◆ SELECTION
"""

# 1. Define the Populations
First, we use `src\dataloaders\populations\users.py` to define the Population object. Here, we 
1. provide a **raw** input file containing some information about the users (for example, some kind of demographic information as birthday),
2. preprocess and filter users based on soem criteria (for example, you want to exclude people beyond certain age),
3. create data splits (train, val, test).

As you create the object and call specific methods, the Population object runs all these processes and saves outputs in `data\processed\populations` folder. 

### Why do we need the Populations object?

It defines cohort of users that we want to work with.
Based on the populations, we further create a dataset that contains specific cohorts of people. You can define multiple populations and create various datasets based on various specifications of users.

In [None]:
# Define the Population object
from src.dataloaders.populations.users import UserPopulation
users = UserPopulation()
## run the preprocessing part
users.population()
## create datasplits 
users.data_split()
## You can also just run the prepare function to do both of the above steps
users.prepare() 

After you run these commands for the first time, you will see that the results are saved in `data\procesed\populations`. 
Next time you the same functions, instead of calculating everything, the object would read the data from the `data\processed\populations` folder. **This is important for very big datasets**.

"""

◆ DATASET EXCERPT
"""

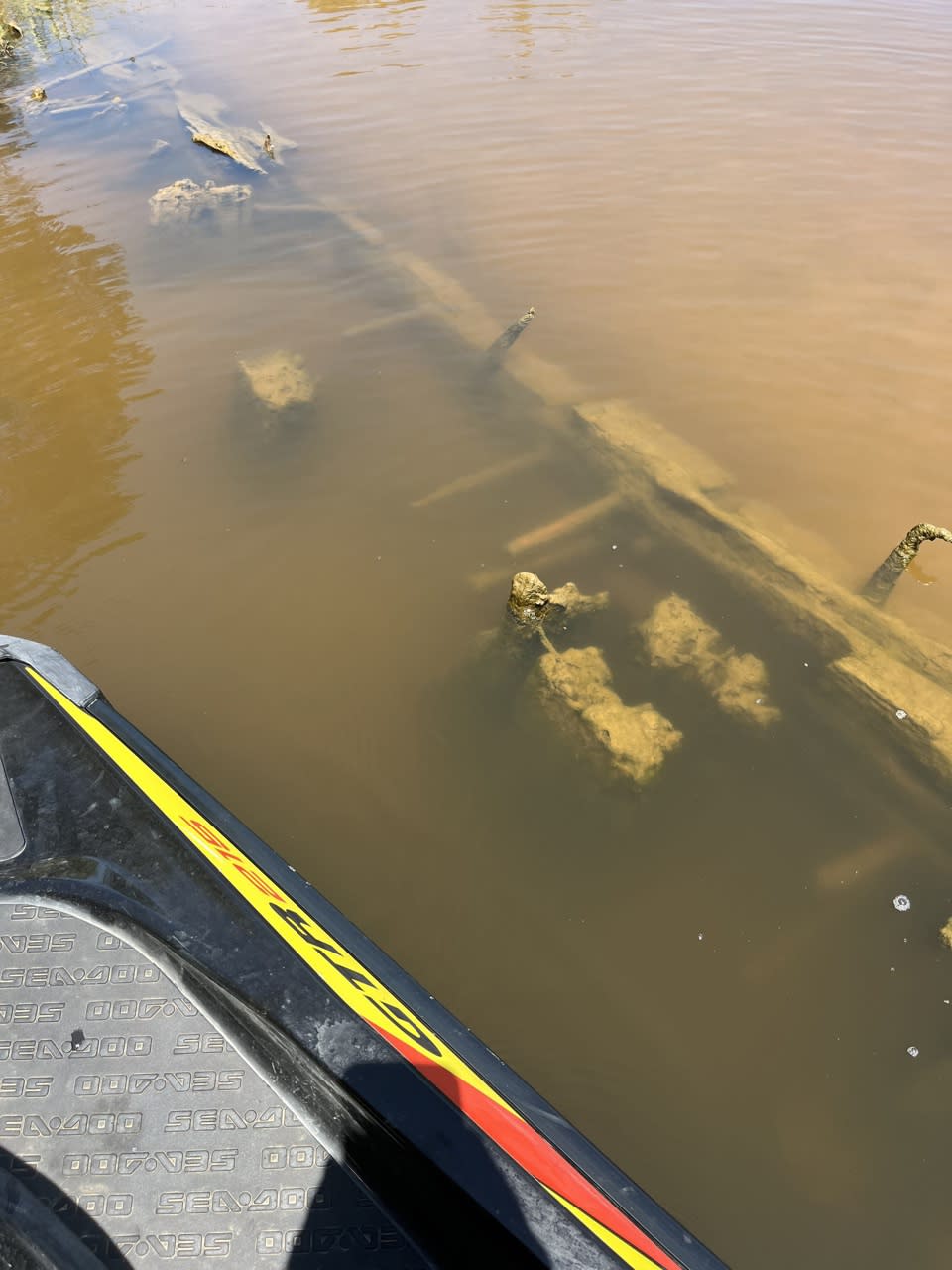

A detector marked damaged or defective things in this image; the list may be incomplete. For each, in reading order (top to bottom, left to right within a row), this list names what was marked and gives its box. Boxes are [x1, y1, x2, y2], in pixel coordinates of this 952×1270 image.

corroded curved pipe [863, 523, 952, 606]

"""

◆ EXERCISE GOAL
Copy out the whole Population object walkthrough above, word for word.

◆ ANSWER TO THE EXERCISE
# 1. Define the Populations
First, we use `src\dataloaders\populations\users.py` to define the Population object. Here, we 
1. provide a **raw** input file containing some information about the users (for example, some kind of demographic information as birthday),
2. preprocess and filter users based on soem criteria (for example, you want to exclude people beyond certain age),
3. create data splits (train, val, test).

As you create the object and call specific methods, the Population object runs all these processes and saves outputs in `data\processed\populations` folder. 

### Why do we need the Populations object?

It defines cohort of users that we want to work with.
Based on the populations, we further create a dataset that contains specific cohorts of people. You can define multiple populations and create various datasets based on various specifications of users.

In [None]:
# Define the Population object
from src.dataloaders.populations.users import UserPopulation
users = UserPopulation()
## run the preprocessing part
users.population()
## create datasplits 
users.data_split()
## You can also just run the prepare function to do both of the above steps
users.prepare() 

After you run these commands for the first time, you will see that the results are saved in `data\procesed\populations`. 
Next time you the same functions, instead of calculating everything, the object would read the data from the `data\processed\populations` folder. **This is important for very big datasets**.